Il Ministero del Turismo ha pubblicato il nuovo bando per l’esame di abilitazione del concorso nazionale per guide turistiche 2026.
La selezione è rivolta a diplomati e prevede il rilascio dell’abilitazione per tutti coloro che supereranno le prove previste dal concorso.
Si tratta di una grande opportunità perché, ottenendo l’abilitazione, è possibile esercitare legalmente la professione di guida turistica in Italia e potersi iscrivere all’elenco nazionale delle guide turistiche (ENGT).
Le domande di partecipazione devono essere inviate entro il 19 maggio 2026.
Di seguito presentiamo in modo chiaro e dettagliato quali sono i requisiti richiesti, come si svolge la selezione, come presentare la domanda di partecipazione, il gruppo di studio e rendiamo disponibile il bando pubblico da scaricare e consultare.
Indice:
CONCORSO PER GUIDE TURISTICHE 2026
Il Ministero del Turismo ha indetto un bando di esame per il conseguimento dell’abilitazione all’esercizio della professione di guida turistica.
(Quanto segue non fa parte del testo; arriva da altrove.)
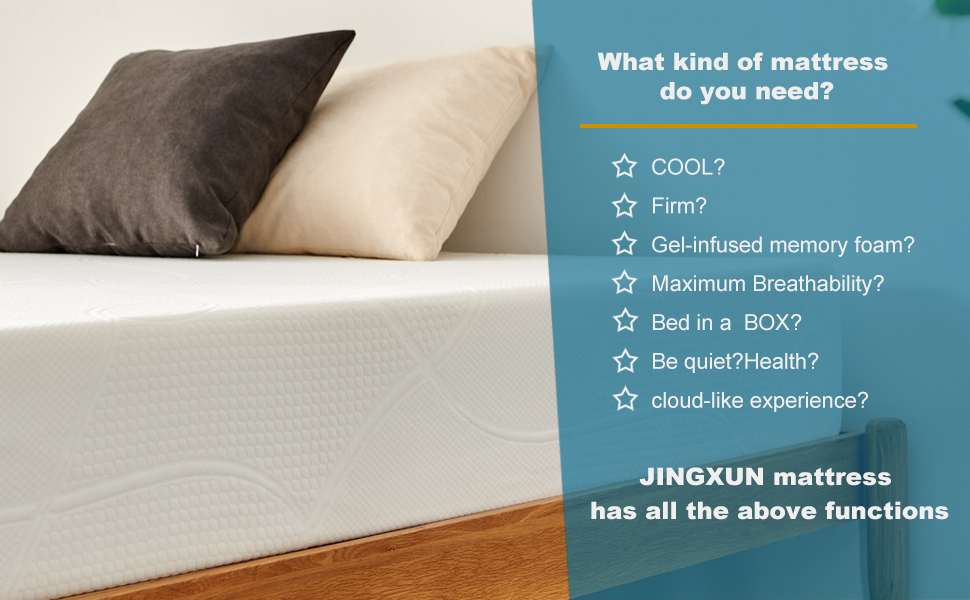"queen size mattress in a box gel cool memory foam mattress queen bed mattress bed box 7"" inches"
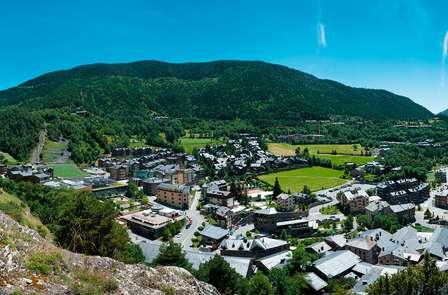 Romantisch weekend met cava in Ordino - Andorra
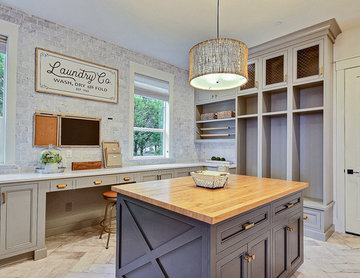 The Aurora : 2019 Clark County Parade of Homes : Mud & Craft Room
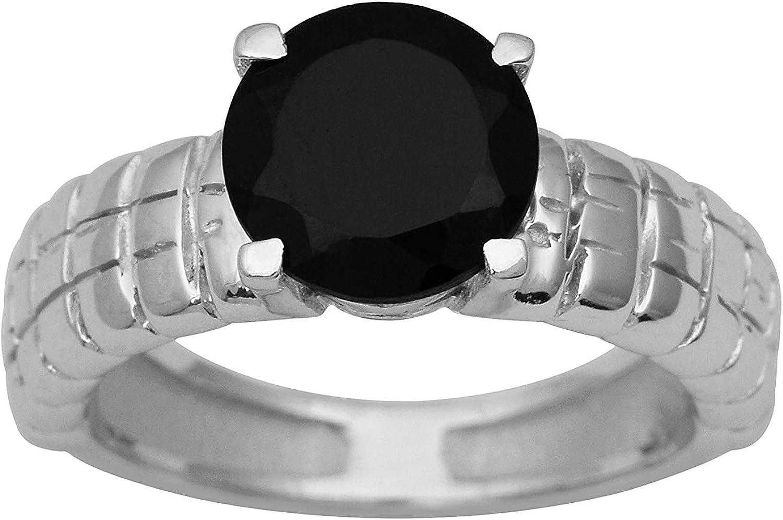 Anillo solitario de plata de ley engastado con piedras preciosas de ónix negro brillante redondo con piedras preciosas (M 1/2)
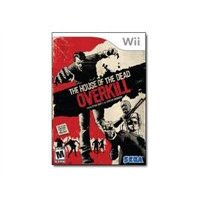 House of the Dead Overkill - Wii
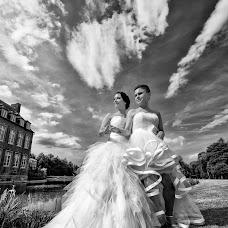Wedding photographer Pino Romeo (PinoRomeo). Photo of 13.07.2017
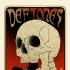 Deftones SF Skull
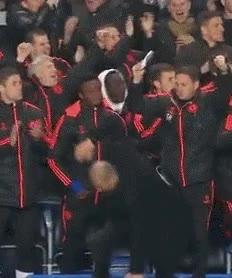 Enlace a Di Matteo cuando marcó el Chelsea, ni él se lo creía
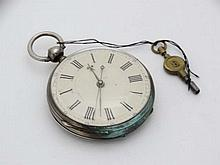 Islamic Pocketwatch : an unusual highly engraved multibridged movement , showing several cresent Moons within a white metal case , the key wind movement having a cream dial with central sweeping seconds hand ( blued hand with pierced quatrefoil end)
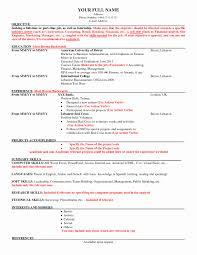 Resume In Usa Format Inspirational American Resume Samples American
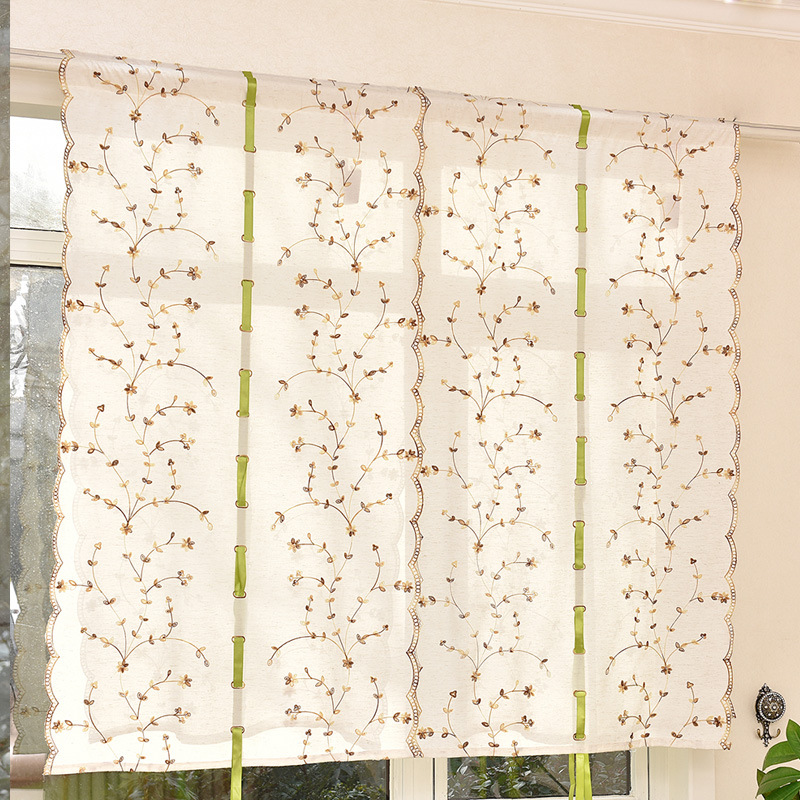 Junwell New Poly Linen Embroidery Ribbon Roman Curtain Home Wave European Kitchen Balcony Voile 1PC/lot Honeysuckle Designe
Grazie alla riforma del settore introdotta dalla Legge 13 dicembre 2023, n. 190, infatti, l’esercizio della professione di guida turistica è subordinato al superamento di un esame di abilitazione consistente nello svolgimento di una prova scritta, una prova orale e una prova tecnico-pratica.
Coloro che supereranno l’esame di abilitazione, saranno iscritti nell’elenco nazionale delle guide turistiche (ENGT) istituito presso il Ministero del Turismo.
REQUISITI RICHIESTI
Possono partecipare al concorso per il conseguimento dell’abilitazione per guide turistiche 2026 le persone in possesso dei seguenti requisiti:
- cittadinanza italiana o dell’Unione Europea – requisiti previsti dall’articolo 38, del decreto legislativo 30 marzo 2001, n. 165;
- aver compiuto la maggiore età;
- godimento dei diritti civili e politici;
- non avere subito condanne passate in giudicato o applicazione della pena su richiesta delle parti per reato doloso per il quale legge preveda la pena della reclusione o dell’arresto;
- non avere riportato condanne, anche non definitive, o l’applicazione della pena su richiesta delle parti per reati commessi con abuso di una professione, arte, industria, commercio o mestiere o con violazione dei doveri ad essi inerenti, che comportino l’interdizione o la sospensione degli stessi;
- possesso del Diploma di scuola secondaria di secondo grado, conseguito presso un istituto statale paritario o legalmente riconosciuto (vale qualsiasi diploma di maturità) o altro diploma dichiarato equipollente o equivalente dalle competenti autorità oppure una laurea triennale o una laurea specialistica, magistrale o del vecchio ordinamento.
COME SI SVOLGE LA SELEZIONE
L’esame per il conseguimento dell’abilitazione alla professione di guida turistica deve accertare la professionalità del candidato.
La selezione dei candidati avverrà tramite lo svolgimento di 3 prove d’esame:
- una prova scritta,
- una prova orale,
- una prova tecnico – pratica.
Per ogni prova è assegnato un punteggio massimo pari a 40 punti e la prova si intende superata se il candidato ha riportato un punteggio pari o superiore a 25 punti.
L’abilitazione si intende conseguita solo se sono superate tutte le prove previste.
PROVA SCRITTA
La prova scritta, in lingua italiana, consiste nella somministrazione di 40 quesiti a risposta multipla nelle seguenti materie:
- storia dell’arte;
- geografia;
- storia;
- archeologia;
- diritto del turismo, accessibilità e inclusività dell’offerta turistica;
- disciplina dei beni culturali e del paesaggio.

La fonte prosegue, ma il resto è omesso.